Nenhuma linha sobre a ineficácia que
representa só prender, invadir moradias de morros, de favelas e de palafitas,
matar. É simples a equação que rege a atuação do Estado: ele enfrenta o crime
com abusiva repressão e nem por isso a criminalidade diminui. Mais prisões,
mais crimes. Esse simples e trágico fato não é denunciado.
Os Executivos de vários Estados se ufanam
dessas ações cruentes de “suas polícias”.
Agora mesmo, estão buscando obter mais
poderes, inclusive diminuindo a atuação da Polícia Federal, que de todas as
corporações é a que tem se mostrado a mais eficiente.

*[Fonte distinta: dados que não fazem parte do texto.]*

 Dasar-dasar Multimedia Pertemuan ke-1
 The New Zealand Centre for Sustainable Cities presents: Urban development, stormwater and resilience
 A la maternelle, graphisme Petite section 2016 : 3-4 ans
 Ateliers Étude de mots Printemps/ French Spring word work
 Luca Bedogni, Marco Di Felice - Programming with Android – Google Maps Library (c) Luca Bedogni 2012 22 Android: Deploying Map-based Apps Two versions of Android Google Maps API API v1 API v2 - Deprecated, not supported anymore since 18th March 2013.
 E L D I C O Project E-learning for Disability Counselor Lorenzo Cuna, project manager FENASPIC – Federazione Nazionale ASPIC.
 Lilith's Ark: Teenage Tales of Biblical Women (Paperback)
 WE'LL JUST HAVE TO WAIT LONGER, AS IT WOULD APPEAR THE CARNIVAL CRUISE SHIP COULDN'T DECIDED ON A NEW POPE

As forças policiais que entram nos locais
onde grassam carências quase absolutas representam Estados que sempre estiveram
ausentes desses bolsões de miséria e deixaram que o próprio crime suprisse suas
omissões. O que o Estado não concedeu ao povo abandonado as organizações
criminosas estão fornecendo. O crime substituindo o Estado em suas obrigações
primárias.
E, agora, repito, a única resposta ao crime
organizado é a matança generalizada, como se viu recentemente no Rio de
Janeiro.
Um exemplo da incúria estatal com reflexos na
segurança pública nós encontramos na criança e no adolescente que estão sendo
requisitados como auxiliares do t r áfi co. Atuam como “aviõezinhos”, que
entregam a droga, ou como “radinhos”, que avisam quando da chegada da polícia.

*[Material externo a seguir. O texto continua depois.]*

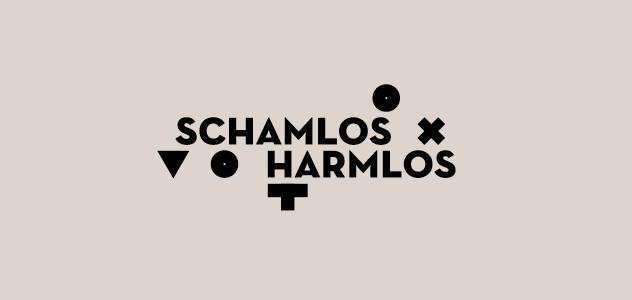 Schamlos Harmlos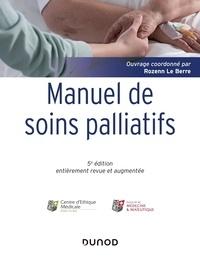Rozenn Le Berre - Manuel de soins palliatifs - Clinique, psychologie, éthique.
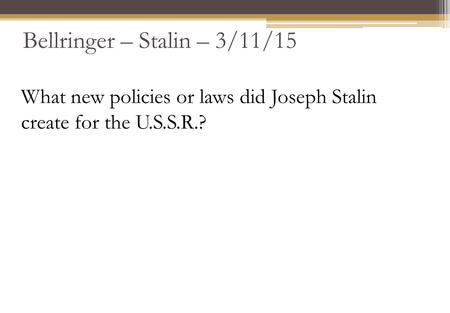 Bellringer – Stalin – 3/11/15 What new policies or laws did Joseph Stalin create for the U.S.S.R.?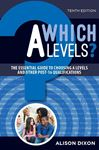 Picture of Which A Levels? The essential guide to choosing A Levels and other post-16 qualifications.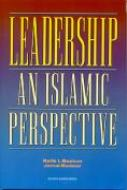 Leadership: An Islamic Perspective co-authored with Jamal Badawi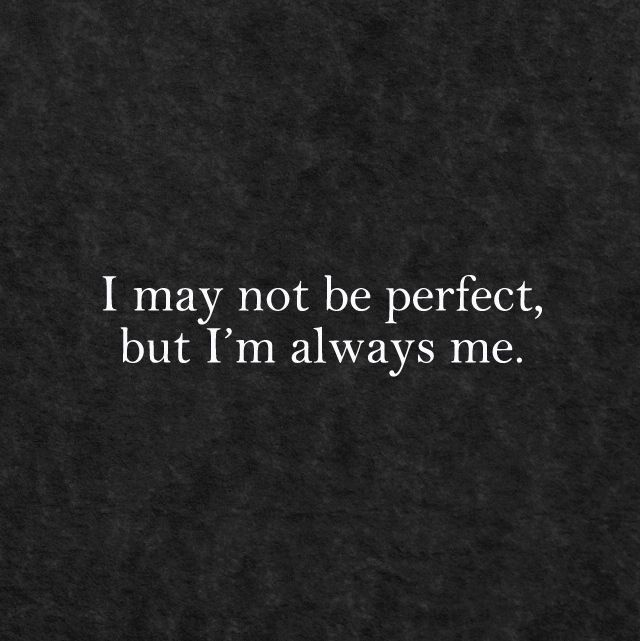 I May Not Be Perfect But I M Always Me Celebration Quotes Some Quotes Quotes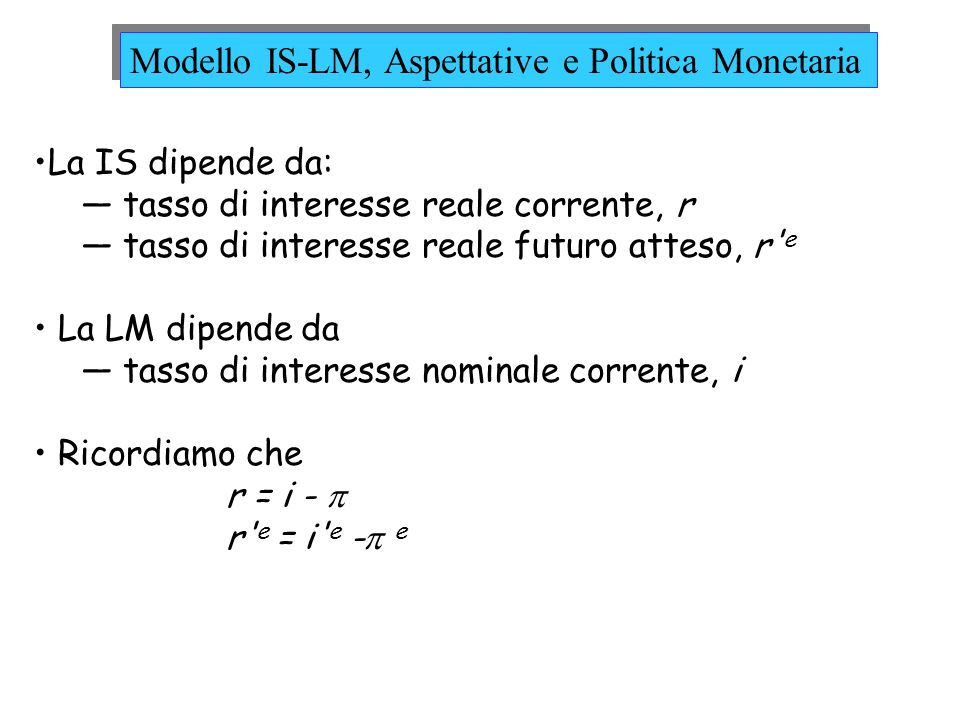 effetto diretto sul tasso di interesse nominale corrente, i effetto indiretto sul tasso di interesse reale corrente, r, e futuro atteso, r e, attraverso le aspettative su tasso di interesse nominale futuro atteso, i e tassi di inflazione correnti e futuri attesi, e e e Ipotizziamo che e = e = 0 e concentriamoci sugli effetti della politica monetaria su r e r e IS: Y = A(Y,T,r,Y e,T e,r e ) + G LM: Politica Monetaria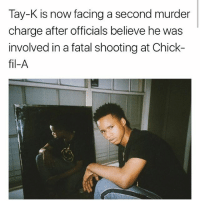 Chick-Fil-A, Memes, and Murder: Tay-K is now facing a second murder  charge after officials believe he was  involved in a fatal shooting at Chick-  fil-A tayk is facing murder charges after officials believe he was involved in a chickfila shooting via @hotfreestyle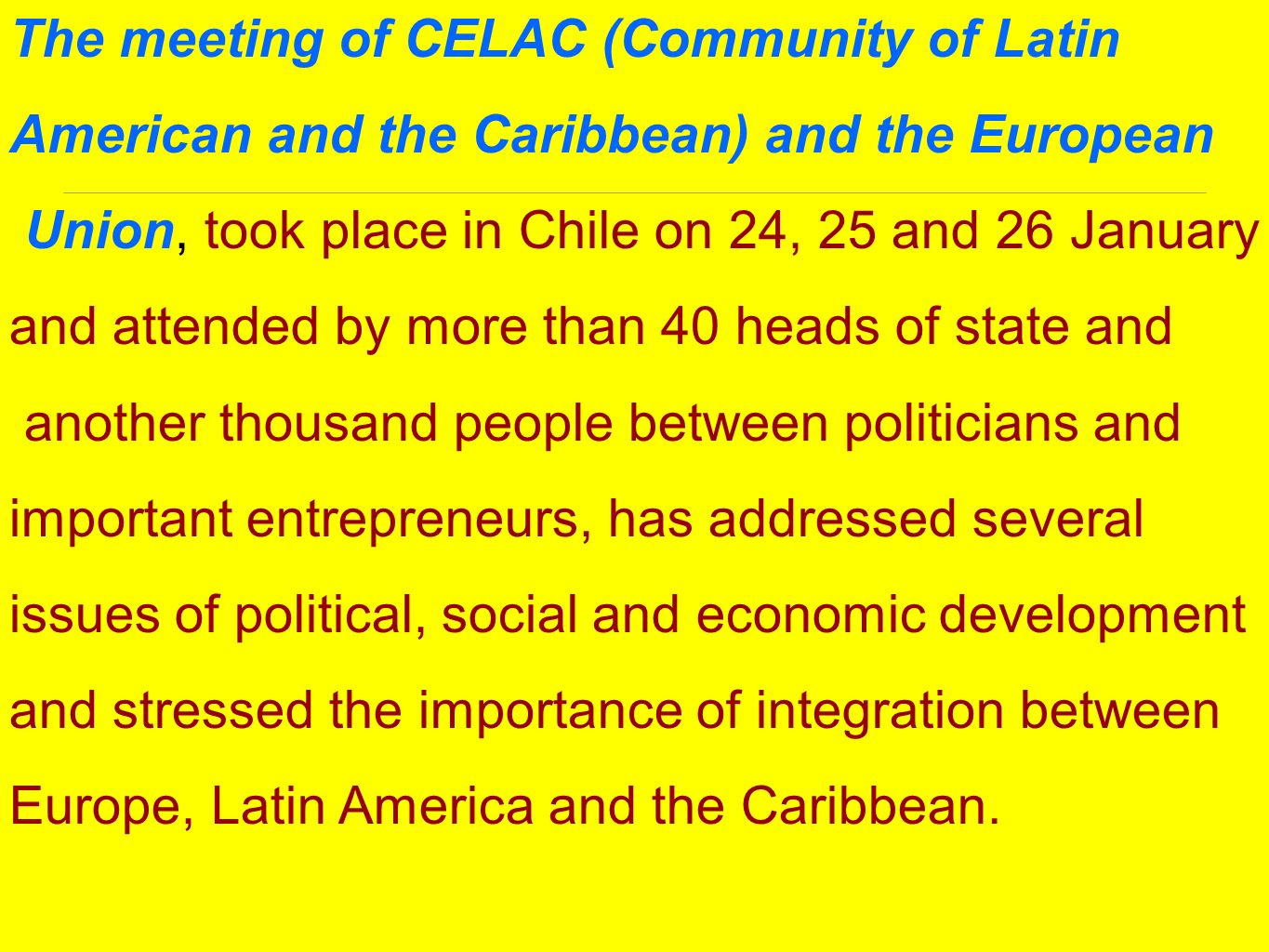 The meeting of CELAC (Community of Latin American and the Caribbean) and the European Union, took place in Chile on 24, 25 and 26 January and attended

Para a juíza Vanessa Cavalieri, da Vara da
Infância e Juventude do Rio de Janeiro, esses jovens encaram as suas funções
como trabalho, e não como crime. É razoável que assim pensem, pois o Estado
nunca lhes deu oportunidades e não desenvolve nenhuma política pública em seu
benefício.
Pode ser perguntado: o que fazer? Muita
coisa: investigar não só dos gabinetes, pela via cômoda da tecnologia, mas nas
ruas, nos antros dos crimes, com infiltração de agentes, campanas (vigilância,
espionagem); utilização da inteligência policial nas suas várias formas;
investigações de todas as circunstâncias envolvidas nos crimes; acompanhamento
das atividades negociais e financeiras dos criminosos; e inúmeras outras
atividades.
Uma das obrigações da Polícia Militar dos
Estados – qual seja, praticar o policiamento ostensivo – não é cumprida. Parece
ser uma realidade que vigora em todos os Estados: as Polícias Militares pouco
vão às ruas. Não fazem a prevenção ao crime. A simples presença física dos
policiais nas ruas inibiria o criminoso. São os furtos de celulares, relógios
e, agora, alianças. Furtos que, desgraçadamente, começam como tal, mas não
poucas vezes terminam em latrocínio.
Parece que a norma constitucional que reza
serem as Polícias Militares “forças auxiliares e reserva do Exército” constitui
a raiz dessa resistência da corporação em ir às ruas. Os contingentes
majoritários permanecem em serviços burocráticos; aquartelados; em órgãos
públicos, dando segurança a agentes do Estado. Mas nas ruas, para evitar o
crime, não estão. Sendo forças auxiliares do Exército, policiar as cidades
parece ser função menor, uma diminuição de sua capacidade de combater tal como
faz o Exército.
Deve-se lamentar que a Constituição de 1988
tenha comparado duas funções distintas. Combater é diferente de proteger. O
combater é guerrear ou intervir nas convulsões sociais. Proteger é dar
tranquilidade ao cidadão no seu cotidiano, por meio da presença do policial nas
ruas.
A pergunta que se impõe é: até quando vamos
permitir que o Estado nos engane e que a criminalidade aumente?